━━━━━ The records ━━━━━

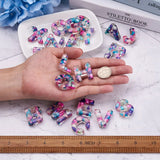 26Pcs/Set Colorful Resin Letters Pendants Initials A~Z Charms DIY Jewelry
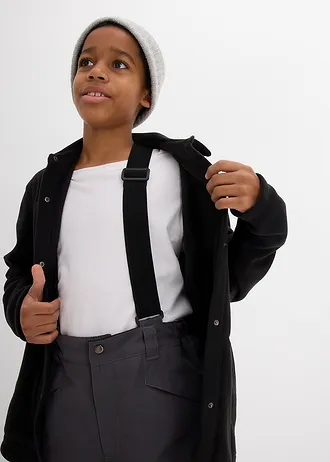 Pantalon de ski imperméable à bretelles et doublure chaude • gris ardoise • Boutique bonprix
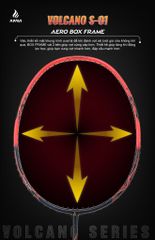 Vợt cầu lông Apavi Volcano S-01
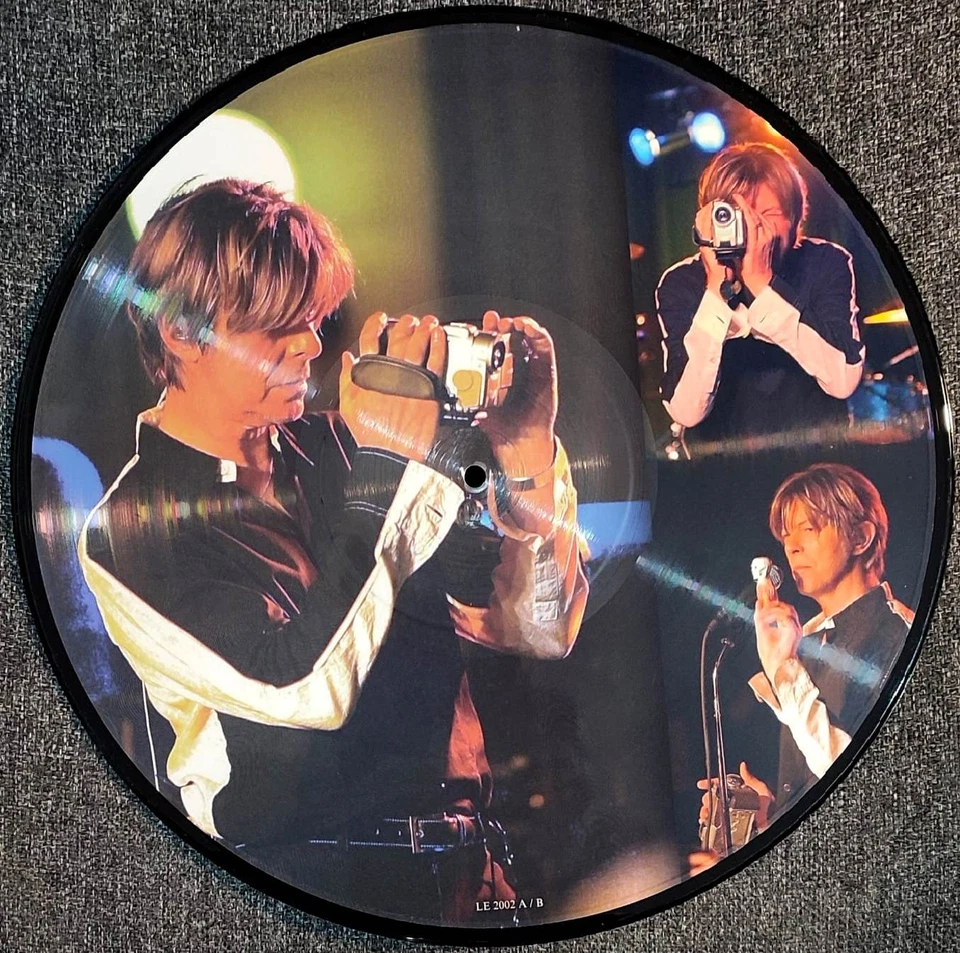 DAVID BOWIE - LIVE AND EXCLUSIVE, BBC rare lp PICTURE DISC, 100 COPIES ONLY - Image 3 of 3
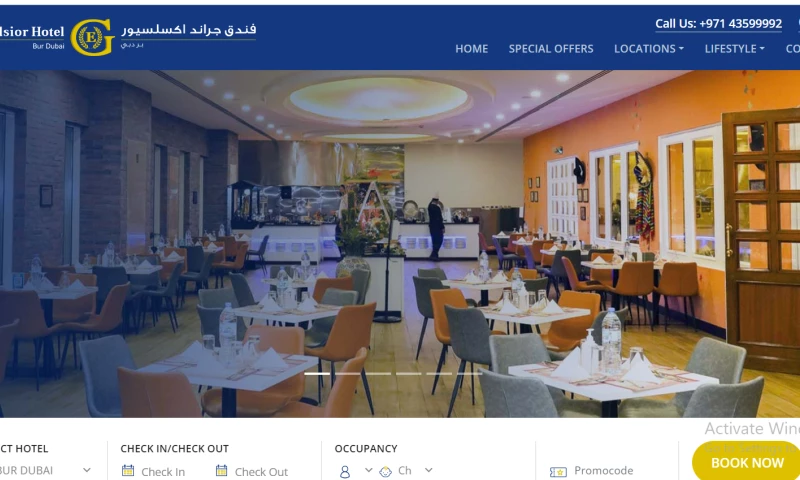 Website Design & SMM| GE Hotels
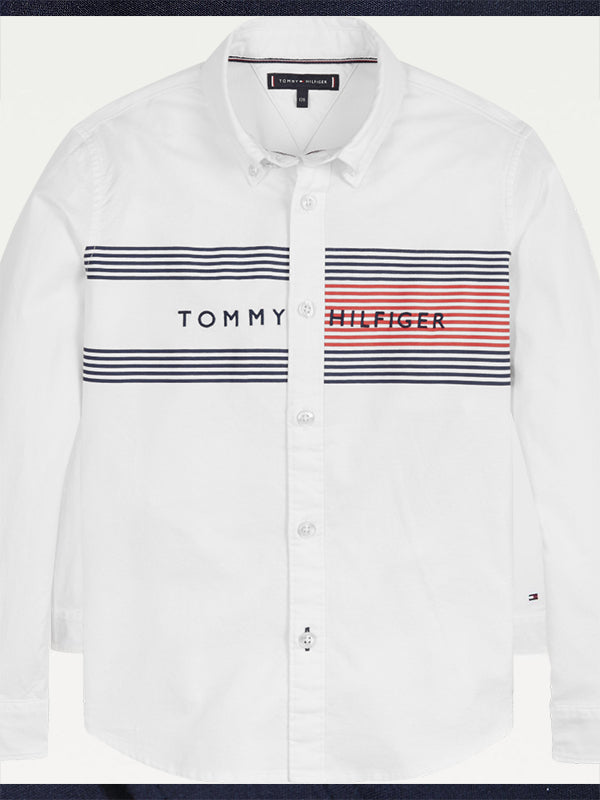 Th Detail Oxford L/S White / 10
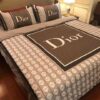 Dior Brown Inspired Bedding Set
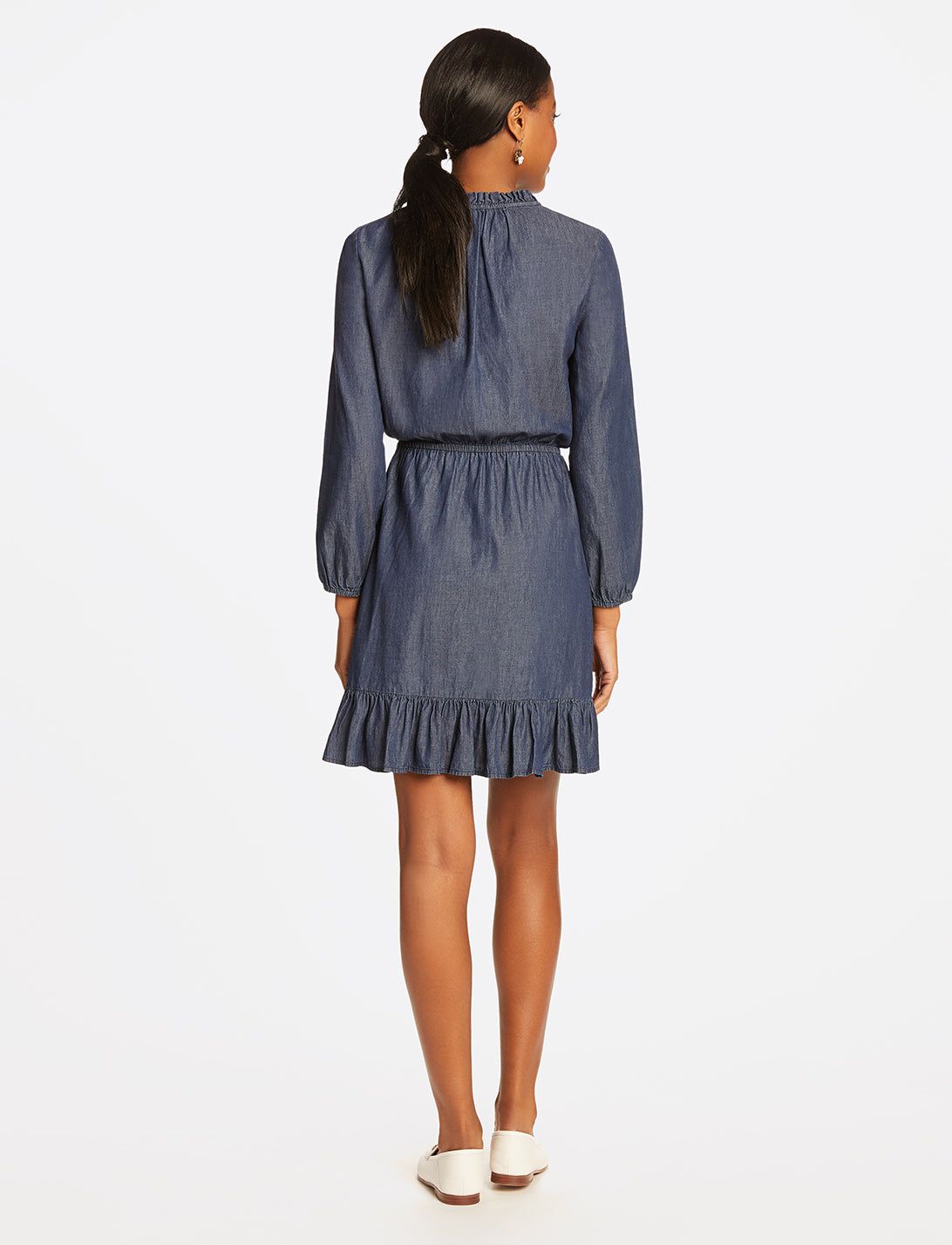 Chambray Popover Dress sold by Draper James product image thumbnail 5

━━━━━

Arrange the lines of the material above as a JSON list of strings, one string per line, with blank lines omitted. Leave the pictures out of the answer.

[
  " 26Pcs/Set Colorful Resin Letters Pendants Initials A~Z Charms DIY Jewelry",
  " Pantalon de ski imperméable à bretelles et doublure chaude • gris ardoise • Boutique bonprix",
  " Vợt cầu lông Apavi Volcano S-01",
  " DAVID BOWIE - LIVE AND EXCLUSIVE, BBC rare lp PICTURE DISC, 100 COPIES ONLY - Image 3 of 3",
  " Website Design & SMM| GE Hotels",
  " Th Detail Oxford L/S White / 10",
  " Dior Brown Inspired Bedding Set",
  " Chambray Popover Dress sold by Draper James product image thumbnail 5"
]